O que se pede
1. Segundo o texto sobre o filme "O Vendedor de Sonhos", por que o diretor quis um ator desconhecido do público brasileiro para o papel do mendigo?
2. Responda às perguntas com base no texto sobre o filme "O Vendedor de Sonhos".
(a) Quantos exemplares Augusto Cury já vendeu?
(b) Quem assina o roteiro do filme?
(c) Qual é a nacionalidade de César Troncoso?
3. Duplique, sem alterações, o trecho do texto sobre o filme "O Vendedor de Sonhos" que vai de "A realização deste" até "terá roteiro original.".

Texto fornecido
--------------------------------

Maior sucesso editorial do país, com mais de 25 milhões de exemplares vendidos, Augusto Cury agora também influencia o cinema. A adaptação de seu livro mais conhecido, “O Vendedor de Sonhos”, chega à telona nesta quinta-feira, com direção de Jayme Monjardim (“Olga”, “O Tempo e o Vento”). 

Na história, um psicólogo renomado vai ao parapeito de um prédio alto e tenta se matar, mas é impedido por um mendigo de ótima retórica sobre a importância da vida, mesmo frente aos problemas. 

Monjardim conta que teve contato com a história primeiramente pelo roteiro, para só depois ler o famoso livro. “Foi amor à primeira leitura. Vejo que o grande protagonista do filme é a palavra, e é importante humanizar bastante os personagens para que a palavra seja passada da melhor maneira”, afirma.

A realização deste filme permitiu uma aproximação entre Monjardim e Cury, que contribui com o roteiro, assinado por L. G. Bayão. Os dois chegaram até a viajar juntos para Jerusalém. “Aos 60 anos, pude ter contato com essa pessoa que trabalha a gestão emocional e mostra ao mundo como as pessoas estão doentes e ansiosas. Agora não quero mais fazer nada que não tenha uma ação social. Ainda sou daqueles que querem mudar o mundo”, conta o cineasta, que planeja um próximo filme sobre uma mulher que trabalha como voluntária em um hospital – o primeiro filme dele que terá roteiro original. 

Desconhecido
Para o mendigo visionário de “O Vendedor de Sonhos”, Monjardim quis uma pessoa desconhecida do público brasileiro. Optou pelo uruguaio César Troncoso, com quem havia trabalhado em “O Tempo e o Vento”. 

“Queria um ator desconhecido para que as pessoas não tivessem uma memória afetiva sobre o ator, para que elas realmente pudessem acreditar naquele Mestre. E o César, além de ser um ator que vai muito bem da comédia para o drama, tinha o físico perfeito”, explica o diretor.

--------------------------------

[Itens armazenados]
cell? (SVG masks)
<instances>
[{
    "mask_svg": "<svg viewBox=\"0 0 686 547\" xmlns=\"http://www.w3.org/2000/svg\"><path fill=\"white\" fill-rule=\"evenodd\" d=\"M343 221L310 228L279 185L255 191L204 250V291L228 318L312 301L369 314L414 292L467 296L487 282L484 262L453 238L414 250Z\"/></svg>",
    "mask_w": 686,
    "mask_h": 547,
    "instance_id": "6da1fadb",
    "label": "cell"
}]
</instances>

--------------------------------

Resolução dos problemas
1. Jayme Monjardim queria um ator desconhecido para que as pessoas não tivessem uma memória afetiva sobre ele. Assim, o público poderia realmente acreditar naquele Mestre.

2.
(a) Mais de 25 milhões de exemplares.
(b) L. G. Bayão.
(c) Ele é uruguaio.

3.
A realização deste filme permitiu uma aproximação entre Monjardim e Cury, que contribui com o roteiro, assinado por L. G. Bayão. Os dois chegaram até a viajar juntos para Jerusalém. “Aos 60 anos, pude ter contato com essa pessoa que trabalha a gestão emocional e mostra ao mundo como as pessoas estão doentes e ansiosas. Agora não quero mais fazer nada que não tenha uma ação social. Ainda sou daqueles que querem mudar o mundo”, conta o cineasta, que planeja um próximo filme sobre uma mulher que trabalha como voluntária em um hospital – o primeiro filme dele que terá roteiro original.